There are going to be points in your work where you’re stuck, where you’re not moving forward, and where sitting down to do the work becomes difficult.

Steven Pressfield, author of The War of Art calls this “resistance.”

He says:

“Resistance cannot be seen, touched, heard, or smelled. But it can be felt. We experience it as an energy field radiating from a work-in-potential. It’s a repelling force. It’s negative. Its aim is to shove us away, distract us, prevent us from doing our work.”

In his big list of places resistance is most likely to show up, Pressfield includes diets, spiritual advancement, anything to do with abdominal tightening, and these two situations which will apply to your course building work:

  • The launching of any entrepreneurial venture or enterprise, for profit or otherwise
  • The pursuit of any calling in writing

I tell you this because I want you to know that feeling resistance is a universal experience. If you’re encountering resistance it’s not because you’re a failure. It’s because you’re doing something special–something in which resistance usually shows up.

So how do you proceed in this situation?

You start and you keep going.

But how do you really proceed? What does it mean to “start and keep going?”

Here are four steps for fighting resistance when it comes to building and running an online teaching business so that you know how to start and keeping going.

1. Fight resistance with 90-day goals.

When you work with a 90-day plan, you’re working within a timeframe short enough for you to have a good idea of what you can actually get done. Plus you’ve got a timeframe long enough for making real progress toward a big goal.

The 90-day timeframe gives you the ability to tweak and pivot as needed. Especially in the early days of course building, you’ll often need to take action IN ORDER TO FIND OUT if something works and how it works. The answers aren’t pre-known.

If you’re working with longer-term goals (6 months or even a year) there’s a good chance your goal will change, and that can leave you feeling like you’ve failed. Instead: plan 90 days out!

2. Fight resistance by setting weekly intentions that serve your 90-day goal and getting them onto the calendar.

On Sunday night (or end-of-day Friday) decide what key work you will (and can) accomplish in the next week. Setting the work for each week as the week starts (rather than back at the start of each 90-day run) lets you take immediate upcoming demands into consideration as well as recent progress (or recent obstacles that might have slowed you down).

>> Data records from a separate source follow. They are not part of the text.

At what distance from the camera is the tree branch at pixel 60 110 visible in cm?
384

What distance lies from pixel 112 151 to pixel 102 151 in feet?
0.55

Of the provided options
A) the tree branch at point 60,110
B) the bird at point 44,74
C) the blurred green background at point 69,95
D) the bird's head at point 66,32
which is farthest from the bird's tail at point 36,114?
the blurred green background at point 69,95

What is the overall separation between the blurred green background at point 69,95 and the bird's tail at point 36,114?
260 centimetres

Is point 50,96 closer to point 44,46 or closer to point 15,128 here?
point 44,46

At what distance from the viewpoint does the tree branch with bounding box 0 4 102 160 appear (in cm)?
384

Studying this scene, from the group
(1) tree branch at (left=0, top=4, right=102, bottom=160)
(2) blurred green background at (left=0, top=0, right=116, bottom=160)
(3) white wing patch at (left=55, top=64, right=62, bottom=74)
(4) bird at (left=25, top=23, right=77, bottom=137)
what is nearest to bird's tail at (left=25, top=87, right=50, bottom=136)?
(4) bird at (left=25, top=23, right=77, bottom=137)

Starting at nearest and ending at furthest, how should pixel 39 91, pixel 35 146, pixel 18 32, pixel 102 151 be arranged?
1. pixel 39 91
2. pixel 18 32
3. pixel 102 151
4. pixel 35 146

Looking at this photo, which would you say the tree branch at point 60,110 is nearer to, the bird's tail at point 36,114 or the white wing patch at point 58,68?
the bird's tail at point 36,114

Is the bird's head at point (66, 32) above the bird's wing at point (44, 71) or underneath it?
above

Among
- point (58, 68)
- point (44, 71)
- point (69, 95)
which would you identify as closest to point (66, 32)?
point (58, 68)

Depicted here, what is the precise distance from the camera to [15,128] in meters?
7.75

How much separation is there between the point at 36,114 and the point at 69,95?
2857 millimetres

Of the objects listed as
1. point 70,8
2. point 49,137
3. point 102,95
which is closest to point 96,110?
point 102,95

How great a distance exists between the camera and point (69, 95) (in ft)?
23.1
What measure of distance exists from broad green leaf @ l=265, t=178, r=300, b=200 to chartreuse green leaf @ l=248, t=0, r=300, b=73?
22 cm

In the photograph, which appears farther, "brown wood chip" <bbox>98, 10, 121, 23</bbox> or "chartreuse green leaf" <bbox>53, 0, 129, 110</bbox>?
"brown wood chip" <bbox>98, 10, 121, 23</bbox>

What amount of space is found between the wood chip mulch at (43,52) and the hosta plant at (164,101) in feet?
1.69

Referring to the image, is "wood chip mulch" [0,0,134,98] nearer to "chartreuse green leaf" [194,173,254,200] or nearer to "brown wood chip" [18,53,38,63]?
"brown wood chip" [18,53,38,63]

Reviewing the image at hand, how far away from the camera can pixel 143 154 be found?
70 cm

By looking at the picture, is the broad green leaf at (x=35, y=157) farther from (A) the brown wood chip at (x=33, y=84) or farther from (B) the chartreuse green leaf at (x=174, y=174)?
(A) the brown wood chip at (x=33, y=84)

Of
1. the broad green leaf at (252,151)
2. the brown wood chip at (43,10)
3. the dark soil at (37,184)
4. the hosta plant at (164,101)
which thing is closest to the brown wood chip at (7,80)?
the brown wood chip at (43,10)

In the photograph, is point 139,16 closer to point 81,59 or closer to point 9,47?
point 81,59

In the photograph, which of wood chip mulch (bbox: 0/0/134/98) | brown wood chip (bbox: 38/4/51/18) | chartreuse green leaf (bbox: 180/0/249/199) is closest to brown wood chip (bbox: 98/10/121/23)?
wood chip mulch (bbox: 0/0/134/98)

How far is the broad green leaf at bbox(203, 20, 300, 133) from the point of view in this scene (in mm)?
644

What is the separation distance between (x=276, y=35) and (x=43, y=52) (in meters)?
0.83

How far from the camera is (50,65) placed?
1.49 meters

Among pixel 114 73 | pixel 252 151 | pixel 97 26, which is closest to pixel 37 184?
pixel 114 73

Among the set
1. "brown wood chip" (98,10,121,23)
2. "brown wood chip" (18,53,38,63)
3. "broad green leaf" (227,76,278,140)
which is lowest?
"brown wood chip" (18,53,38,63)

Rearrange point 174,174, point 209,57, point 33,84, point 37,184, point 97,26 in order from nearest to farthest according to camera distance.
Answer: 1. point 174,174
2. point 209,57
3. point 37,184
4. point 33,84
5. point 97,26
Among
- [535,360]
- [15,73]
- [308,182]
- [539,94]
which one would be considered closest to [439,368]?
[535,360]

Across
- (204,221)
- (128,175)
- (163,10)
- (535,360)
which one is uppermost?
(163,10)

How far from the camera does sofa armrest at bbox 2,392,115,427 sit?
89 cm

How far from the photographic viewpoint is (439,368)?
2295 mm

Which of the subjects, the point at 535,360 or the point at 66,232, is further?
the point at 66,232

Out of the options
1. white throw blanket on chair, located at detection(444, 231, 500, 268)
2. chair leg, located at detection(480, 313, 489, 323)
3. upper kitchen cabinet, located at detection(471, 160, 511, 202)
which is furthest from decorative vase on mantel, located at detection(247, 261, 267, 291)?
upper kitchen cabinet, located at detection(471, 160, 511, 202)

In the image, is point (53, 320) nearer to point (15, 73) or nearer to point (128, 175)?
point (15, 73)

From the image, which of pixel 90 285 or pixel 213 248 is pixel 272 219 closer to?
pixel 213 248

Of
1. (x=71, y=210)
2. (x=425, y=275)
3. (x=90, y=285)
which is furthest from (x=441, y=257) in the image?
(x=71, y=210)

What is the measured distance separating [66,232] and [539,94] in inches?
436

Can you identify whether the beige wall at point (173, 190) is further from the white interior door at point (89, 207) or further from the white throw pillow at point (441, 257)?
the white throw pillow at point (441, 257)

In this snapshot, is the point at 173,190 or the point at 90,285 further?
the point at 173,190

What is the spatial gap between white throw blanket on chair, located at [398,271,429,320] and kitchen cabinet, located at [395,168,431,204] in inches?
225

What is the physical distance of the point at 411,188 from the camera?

Whether you’re working full-time on your teaching business or fitting this work in around other work and responsibilities, do take the step of putting your online-teaching work hours on the calendar for the upcoming week. And then take one more step by committing to show up for those hours.

3. Fight resistance by setting daily intentions to accomplish 1 to 3 things.

When you start a work day, decide which needle-moving work you will get done today. I’m not talking about the small tasks you take care of regularly like answering email, supporting students, upgrading software, posting to social media.

Rather: which essential tasks will you work on today? It might be developing the nurture content topics for the next month or actually writing/scripting that content. It might be recording videos or podcast. It might be creating paid course content or creating a piece of your sales funnel.

Choose just 1 to 3 major things to get done on any day, and focus on truly getting that thing done.

The alternative to this is letting the day run you, picking away at tasks that seem most urgent or most appealing but that don’t truly serve your goals or help you fight resistance. It’s easier to fight resistance when you know that the work you’re doing moves the needle on your overall goals.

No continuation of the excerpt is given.